UNIVERSITY GUIDELINES

Table of Contents

A. Accounting Treatment

1. Mandatory and Voluntary Committed Cost Sharing

A separate companion account for each sponsored agreement will be established within the same fund group as the source of cost sharing funds. These types of cost sharing must be readily identifiable in UTSA’s financial records.

2. Salary Cap Cost Sharing

If a sponsor imposes a specific salary cap, UTSA will not charge the sponsor above that rate but will treat that salary portion as committed cost sharing.

3. Additional cost sharing types

For the following types of cost sharing, no formal accounting entries will be made:

  • Voluntary Uncommitted Cost Sharing
  • In-Kind Contributions: Non-cash contributions provided by UTSA or third parties.
Non-Recovery of Facilities and Administrative Cost: To use non-recovery or under-recovery of F&A as cost sharing generally requires the sponsor’s approval in advance.

B. Process

On the Internal Notice of Award, the Office of Sponsored Project Administration (OSPA) will clearly identify the type of cost sharing being incurred and will forward the account number for the source of the cost sharing to Grants and Contracts Financial Services (GCFS).  OSPA will also provide a line item budget and time line, along with the authorization from the owner of record to use the account.

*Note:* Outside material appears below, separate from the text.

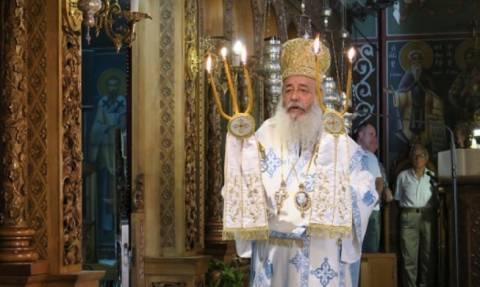 Φθιώτιδος Νικόλαος: «Η Ορθόδοξη Εκκλησία πολεμείται αλλά δεν πρόκειται ποτέ να ηττηθεί»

GCFS will create cost sharing accounts as needed, initiate budget transfers to establish the new cost sharing accounts(s) and provide OSPA with the new account numbers.

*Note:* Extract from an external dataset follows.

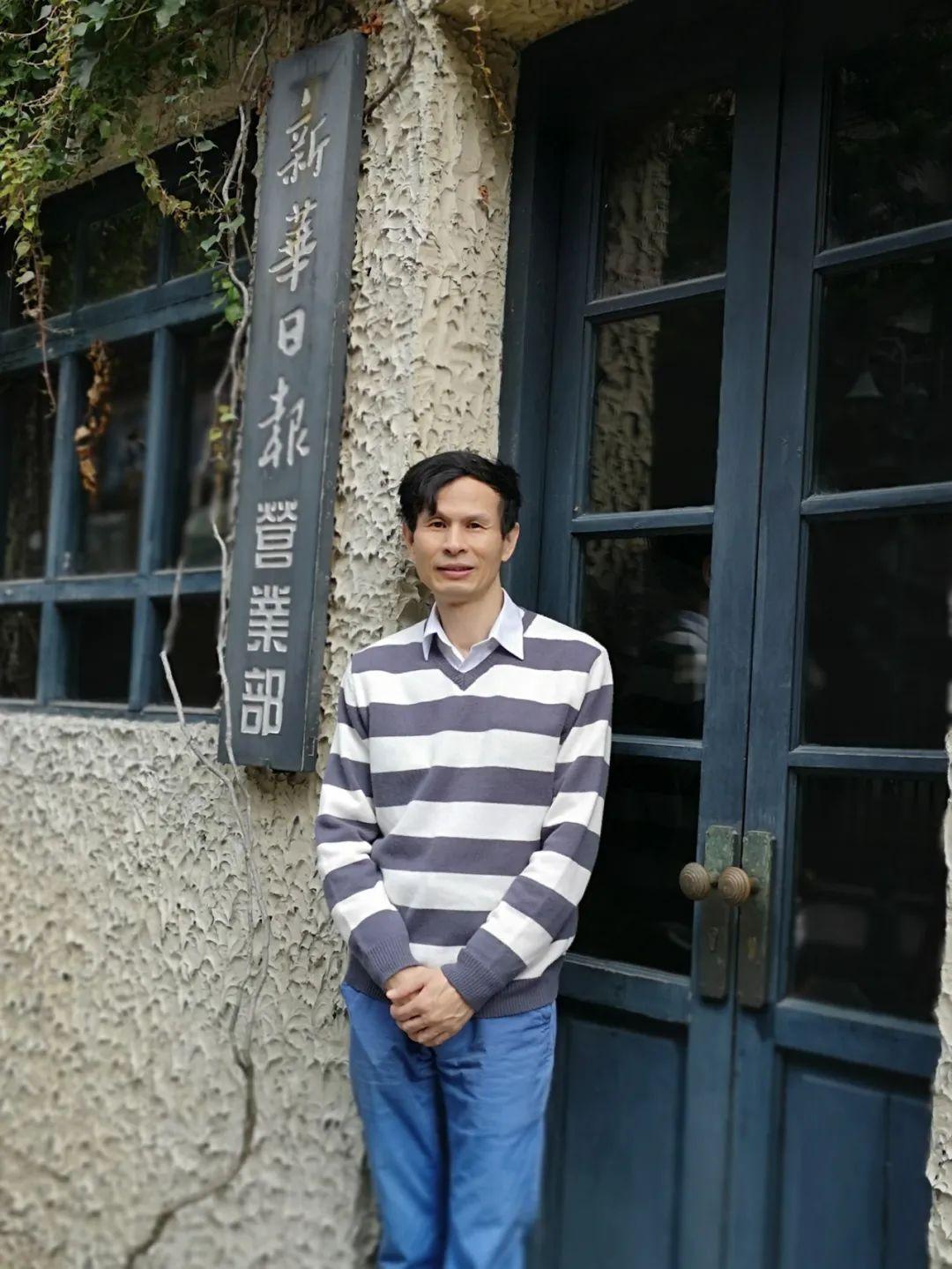第四十届时报文学奖暨金沙书院散文奖获奖名单出炉!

GCFS will also notify the Principal Investigator and the account owner that personnel should be re-appointed as necessary and qualifying expenditures, if any, should be transferred to the cost sharing accounts(s). The cost sharing accounts should then be used on a routine basis to capture cost sharing expenses.

OSPA will monitor the cost sharing expenditures for allowability and timeliness throughout the life of the project. On a periodic basis, either for the preparation of financial reports and/or during grant close-out, OSPA will inform GCFS of the documented cost sharing. GCFS will update the documented cost sharing in the UTSA financial accounting system.

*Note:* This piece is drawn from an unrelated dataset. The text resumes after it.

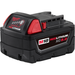 Milwaukee 48-11-1850 M18 REDLITHIUM XC5.0 Extended Capacity Battery Pack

GCFS will report cost sharing to the sponsoring agencies as required by the terms and conditions of the grant or other agreement.

GCFS will terminate the cost sharing account at the same end date as the associated sponsored program account.

C. Accounting Requirements

All cost sharing expenses must be treated in a consistent and uniform manner in proposal preparation and in the financial accounting and reporting of these expenses to sponsors.

Funds for cost sharing may come from gifts, operating budget accounts or other department designated funds.

Funds from another federal award may not be used as cost sharing unless authorized by statute.

Funds from non-federal awards may be used as cost sharing only when specifically allowed by the non-federal sponsor.

Cost sharing accounts may not be in a deficit at the end of the fiscal year. Funds must be transferred in to the cost sharing account rather than expenditures transferred out to resolve the deficit.

DEFINITIONS

Term

Definition

Mandatory Cost Sharing

Required by the sponsor as a condition of obtaining the award. Mandatory cost sharing must be specified in the proposal; otherwise, the proposal will not receive consideration from the sponsoring agency.
When an award is received in which mandatory or voluntary committed cost sharing was proposed, the cost sharing becomes a binding commitment which the university must identify, monitor, track and report as part of the performance of the sponsored project.

Voluntary Committed Cost Sharing

Cost sharing that is not required by a sponsor, but is nevertheless pledged in the proposal or subsequent communication with the sponsor. This type of cost sharing is often used to reflect accurately the total resources necessary to complete a project.
When an award is received in which mandatory or voluntary committed cost sharing was proposed, the cost sharing becomes a binding commitment which the university must identify, monitor, track and report as part of the performance of the sponsored project.

Salary Cap Cost Sharing

Results when an individual’s institutional base salary exceeds a sponsor’s salary cap. UT System Administration Policy UTS163 (Guidance of Effort Reporting Policies) states that “The prorated excess is a form of mandatory Cost Sharing that must be funded by an appropriate and allowable source.”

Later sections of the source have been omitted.